Exercise input ->

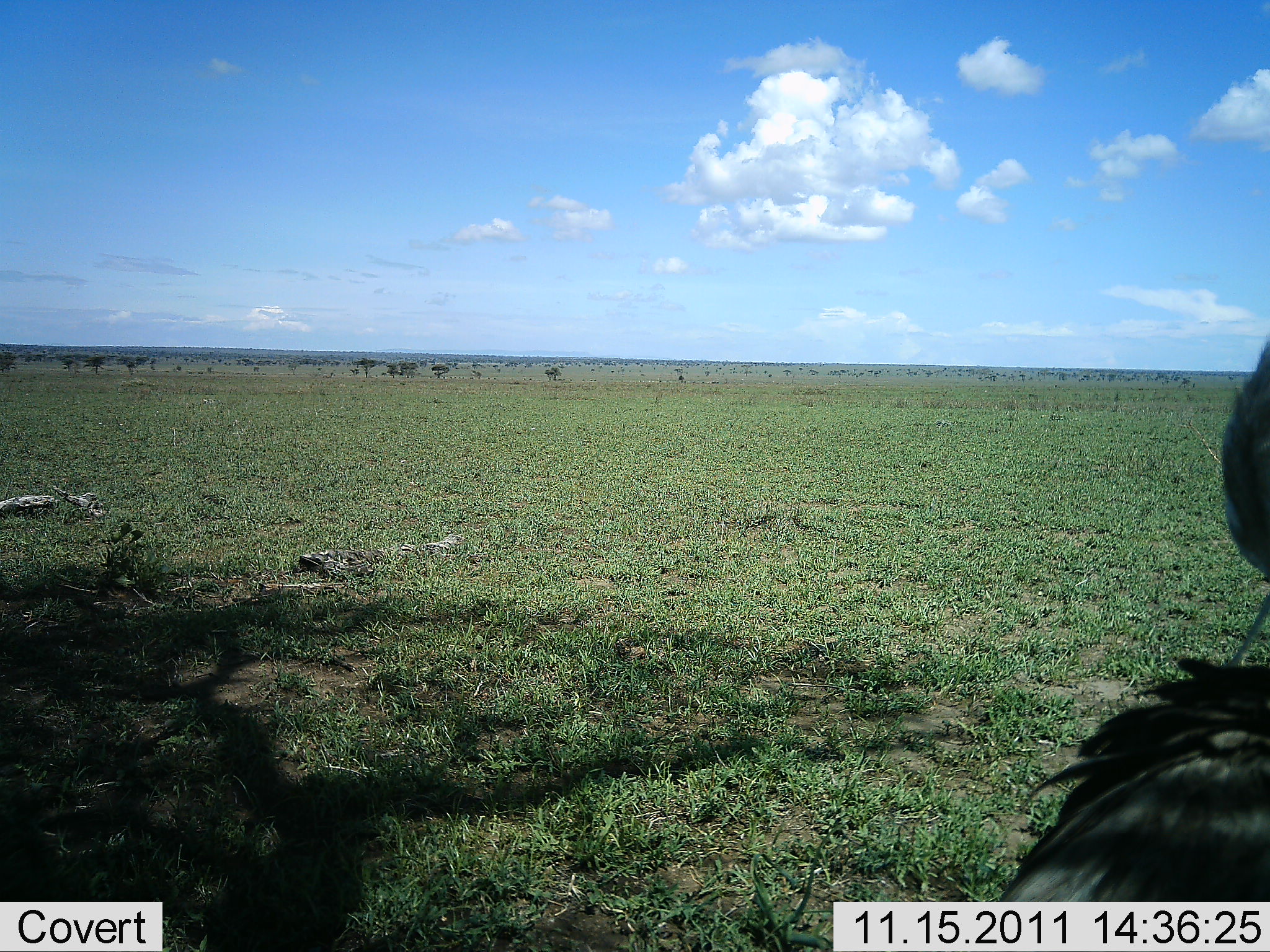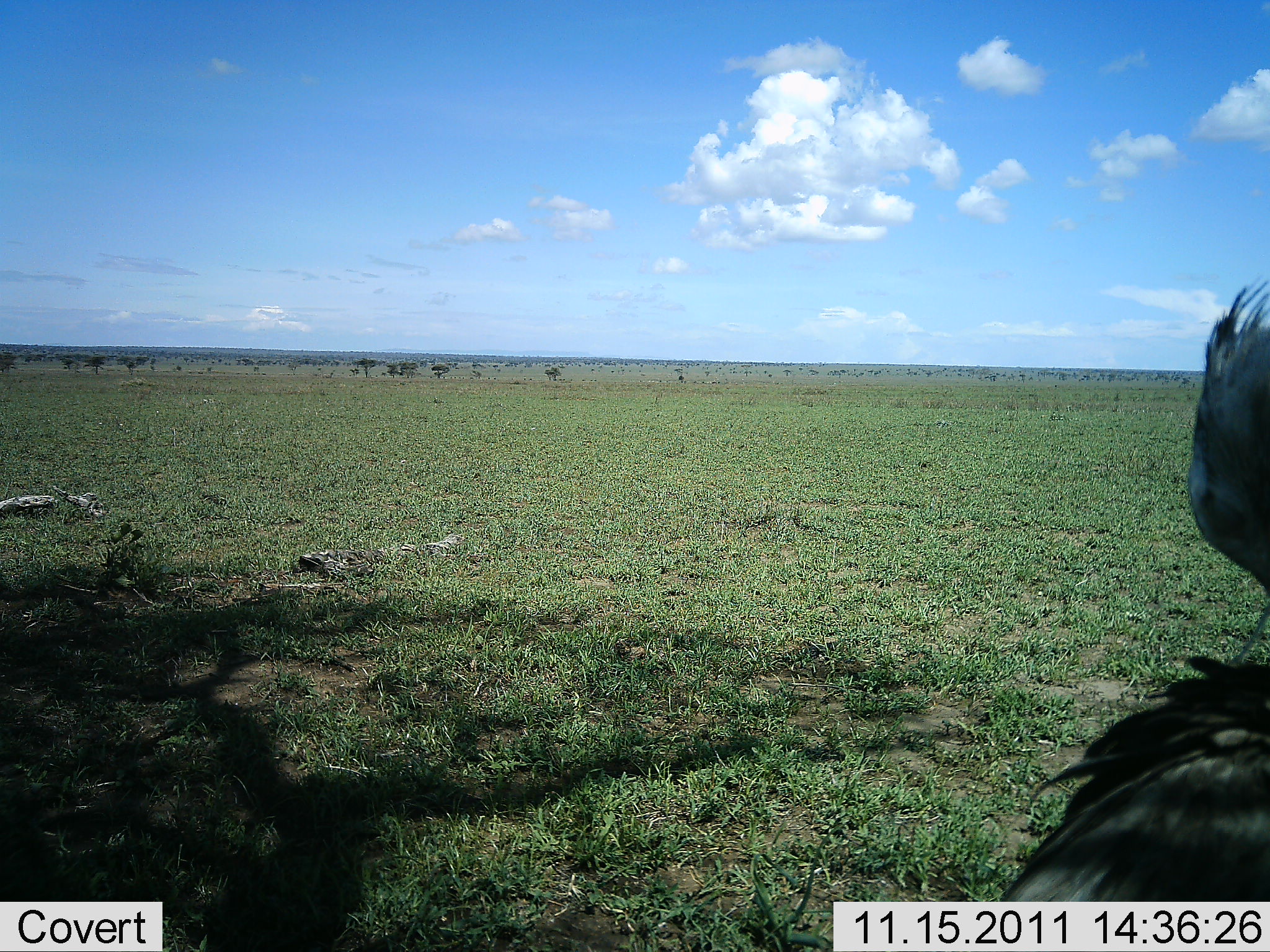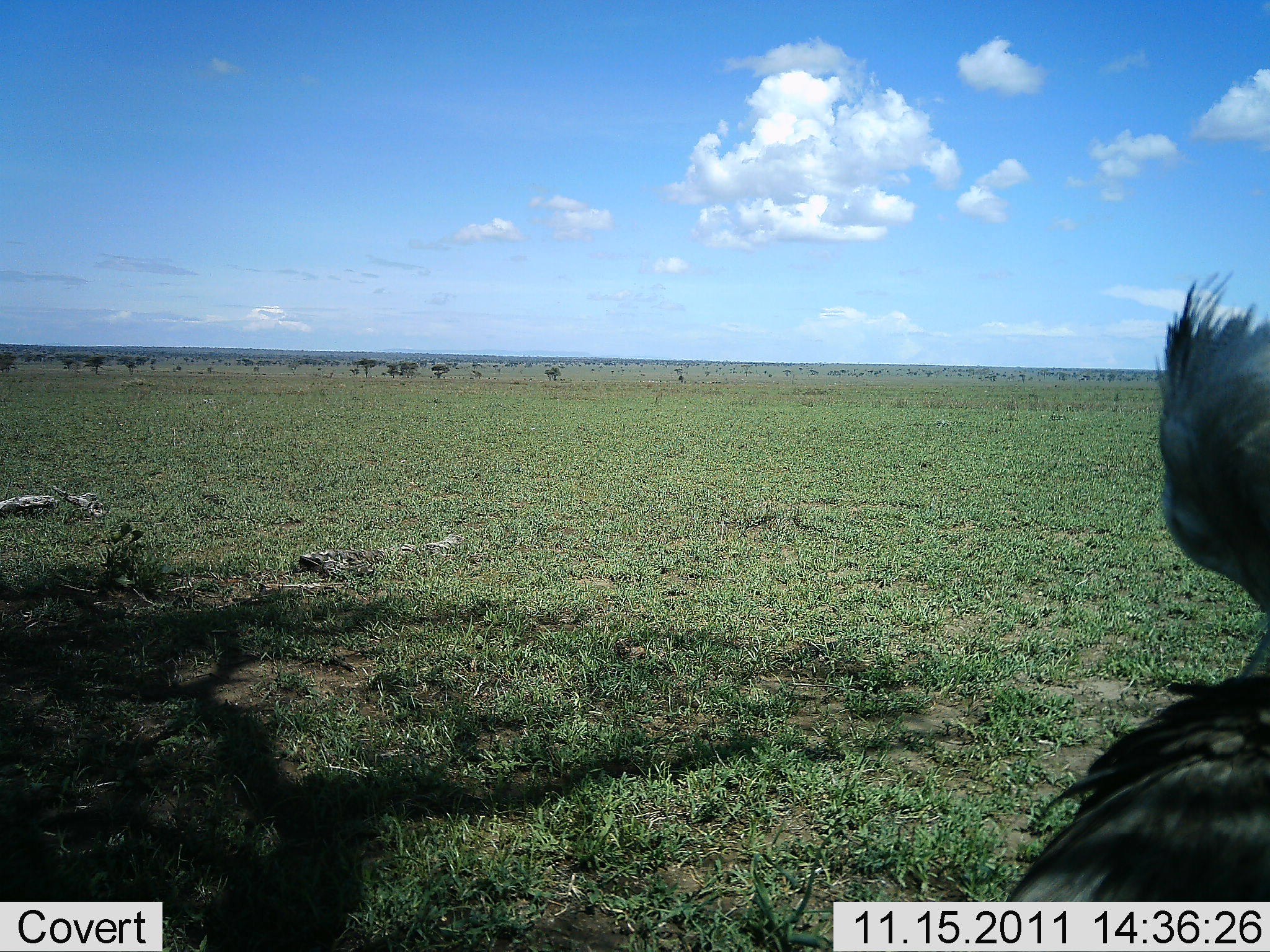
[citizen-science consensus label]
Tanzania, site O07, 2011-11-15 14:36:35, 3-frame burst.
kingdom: Animalia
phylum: Chordata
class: Aves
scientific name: Aves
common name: bird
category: otherbird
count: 1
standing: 70%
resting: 10%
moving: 20%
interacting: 0%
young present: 0%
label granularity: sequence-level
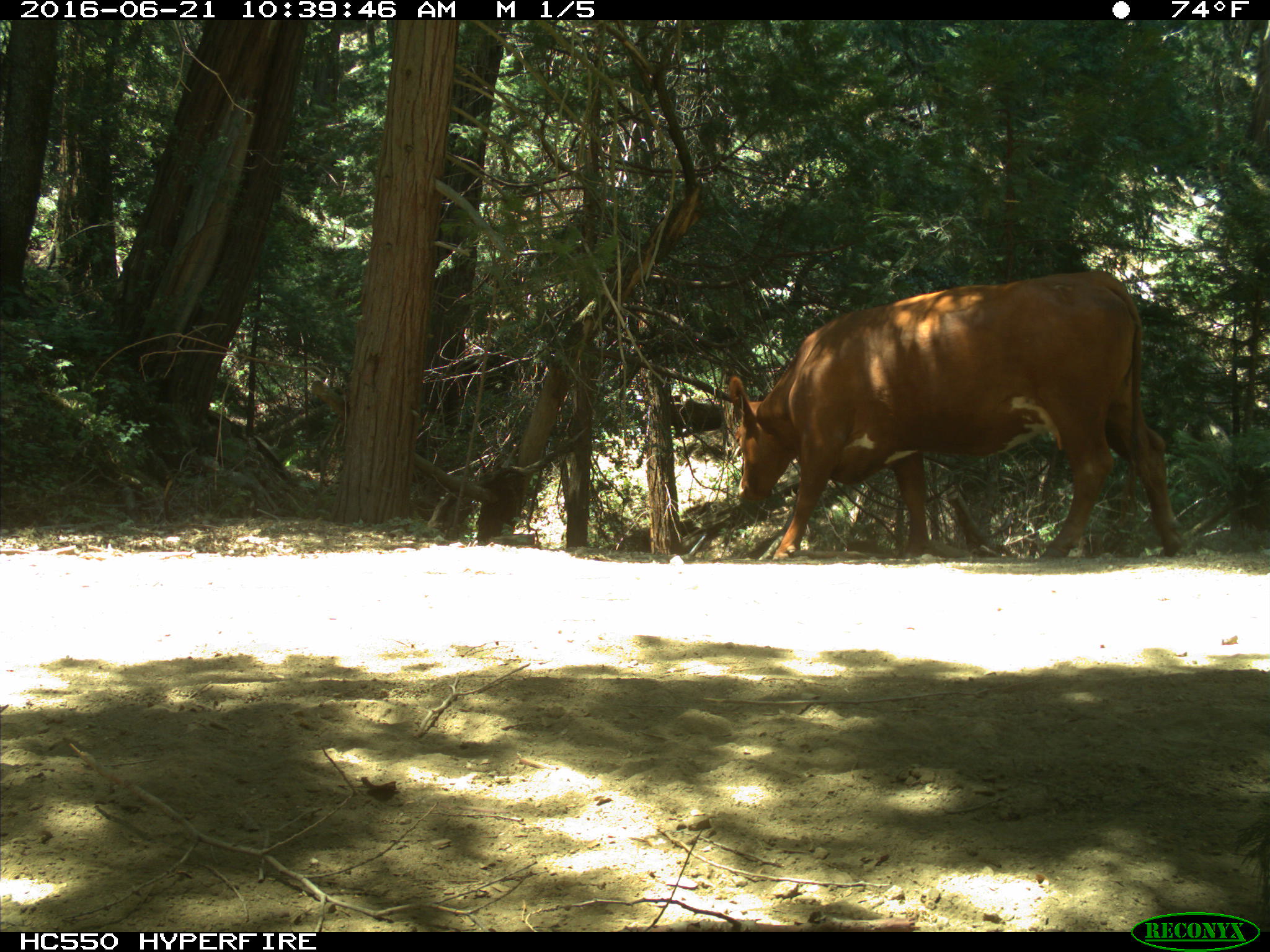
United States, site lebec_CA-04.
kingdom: Animalia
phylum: Chordata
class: Mammalia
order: Artiodactyla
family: Bovidae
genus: Bos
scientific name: Bos taurus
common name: domestic cow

Requirement ->
Find the lines of the listing above that hold "name". Please copy them.

Response below ->
scientific name: Aves
common name: bird
scientific name: Bos taurus
common name: domestic cow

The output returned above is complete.